Home › Hukrim › Polri Periksa Tiga Anggota TNI Terlibat Jaringan Penjualan Senjata TPNPB-OPM
Polri Periksa Tiga Anggota TNI Terlibat Jaringan Penjualan Senjata TPNPB-OPM
Tiga anggota TNI berinisial RBS, YR, dan SS diperiksa polisi pada Jumat, 21 Maret 2025. (Tempo/Divisi Humas Polri)
SEROJANEWS.COM, JAKARTA - Tim gabungan dari Polri melakukan pemeriksaan terhadap tiga anggota TNI yang diduga terlibat dalam jaringan penjualan senjata api lintas provinsi untuk Tentara Pembebasan Nasional Papua Barat-Organisasi Papua Merdeka (TPNPB-OPM). Ketiga tersangka berinisial RBS, YR, dan SS diperiksa pada Jumat lalu dalam kapasitas sebagai saksi, berkaitan dengan pengembangan kasus yang melibatkan tujuh warga sipil yang telah ditetapkan sebagai tersangka.
Informasi yang diterima menyebutkan bahwa RBS mengaku melakukan empat transaksi penjualan senjata api kepada seorang tersangka bernama Teguh Wiyono. Transaksi perdana dilakukan pada November 2024 dengan penjualan satu pucuk senjata api jenis M16 seharga Rp30 juta. Selanjutnya, pada Desember 2024, RBS kembali menjual dua pucuk senjata jenis SS1 senilai Rp60 juta, yang disuplai oleh YR.

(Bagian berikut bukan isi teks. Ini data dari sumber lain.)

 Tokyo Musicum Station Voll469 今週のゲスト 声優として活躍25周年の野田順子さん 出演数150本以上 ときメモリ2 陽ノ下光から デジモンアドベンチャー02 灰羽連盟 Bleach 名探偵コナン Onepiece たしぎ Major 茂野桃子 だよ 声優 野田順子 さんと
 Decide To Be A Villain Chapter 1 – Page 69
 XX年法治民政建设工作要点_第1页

Pada Januari 2025, RBS meningkatkan jumlah penjualan dengan dua pucuk senjata SS1, lima laras SS1, dan 280 butir amunisi kepada Teguh Wiyono dengan total harga Rp62 juta. Senjata-senjata ini berasal dari YR dan SS. Transaksi terakhir dicatat pada Februari 2025, di mana RBS menjual satu pucuk pistol FN seharga Rp22 juta dengan sumber berasal dari SS.
Terkait langkah hukum terhadap ketiga anggota TNI tersebut, Brigjen Faizal Ramadhani menjelaskan bahwa hal itu berada dalam kewenangan Kodam III/Siliwangi. "Polri melakukan pemeriksaan terhadap mereka untuk memperkuat dugaan keterlibatan tujuh warga sipil yang sudah ditetapkan sebagai tersangka," dikutip tulisan Tempo, Rabu (26/03/2025).

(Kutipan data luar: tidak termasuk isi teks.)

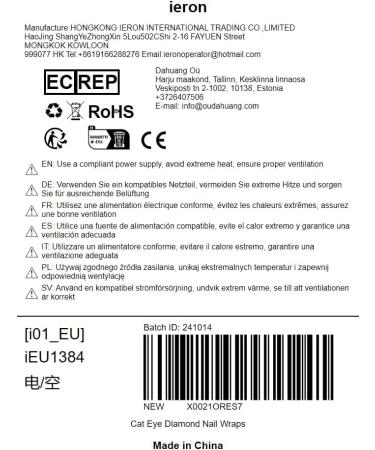 ieron Cat Eyes Cured Nail Wraps Self-Adhesive Gel Nail False Nails with Diamond Removable Glue on Nails for Girls Glitter Nail Tips (XS) - Buy Online on GoSupps.com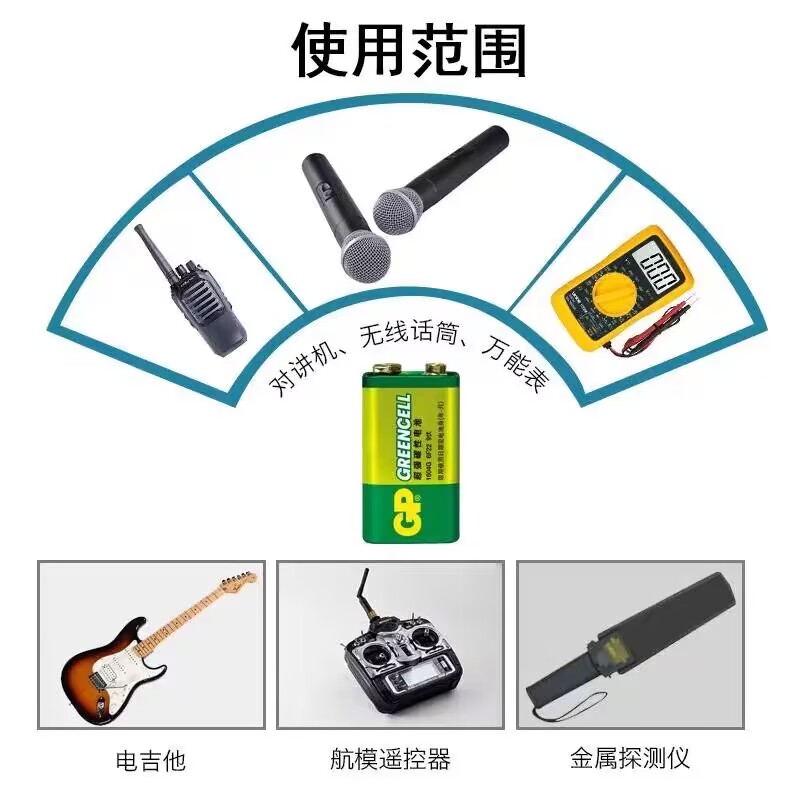 GP超霸9V电池 万用表方块方形6F22九伏音响玩具麦克风遥控器电池 - 图2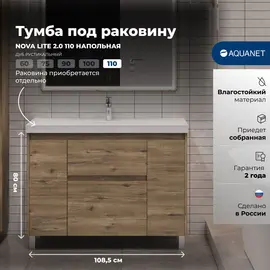 ТУМБА ПОД РАКОВИНУ AQUANET NOVA LITE 2.0 110 НАПОЛЬНАЯ, ДУБ РУСТИКАЛЬНЫЙ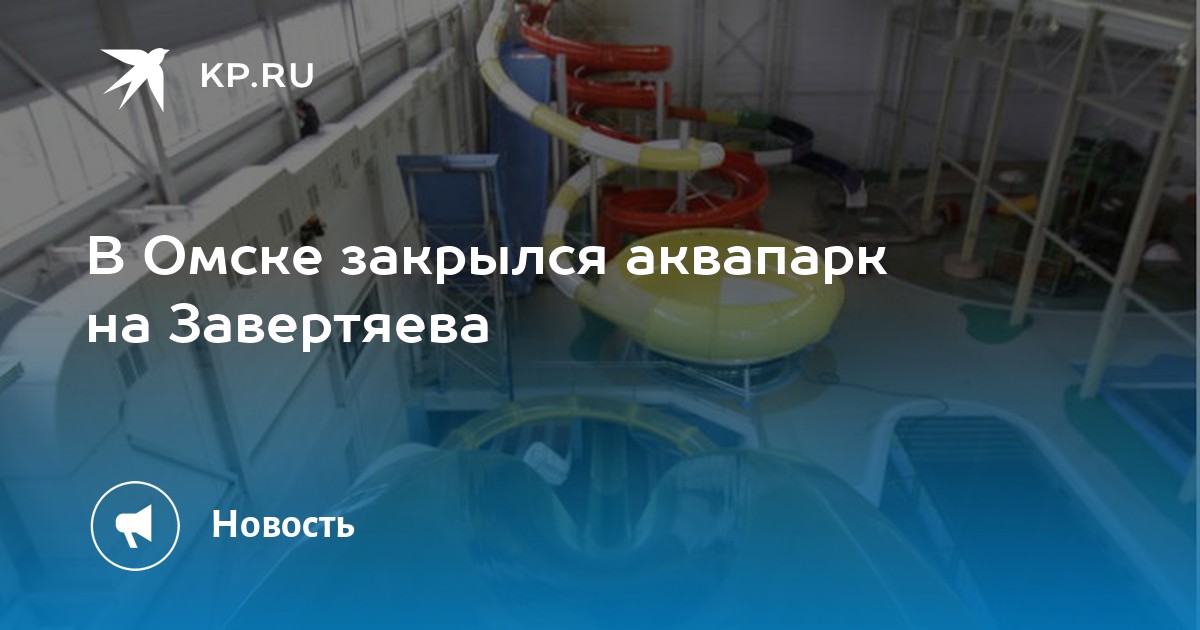 Бассейн на завертяева омск. Аквапарк в Омске на Завертяева. На Завертяева аквапарк Завертяева. Аквапарк закрывается.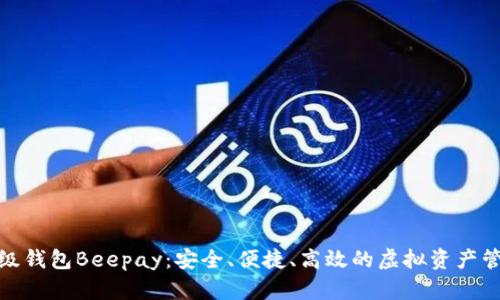 数字货币超级钱包Beepay:安全、便捷、高效的虚拟资产管理解决方案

Wakaops Satgas Damai Cartenz 2025, Kombes Adarma Sinaga, memberikan apresiasi atas perkembangan investigasi yang melibatkan empat Polda serta Pomdam III/Siliwangi dan berharap proses penyidikan dapat berlangsung lancar. Hingga saat ini, total sepuluh orang telah diamankan dalam kasus ini, termasuk tiga anggota aktif TNI. Penyidik Polda Jawa Timur juga menjadwalkan pemeriksaan konfrontasi lanjutan antara Teguh Wiyono dan YR.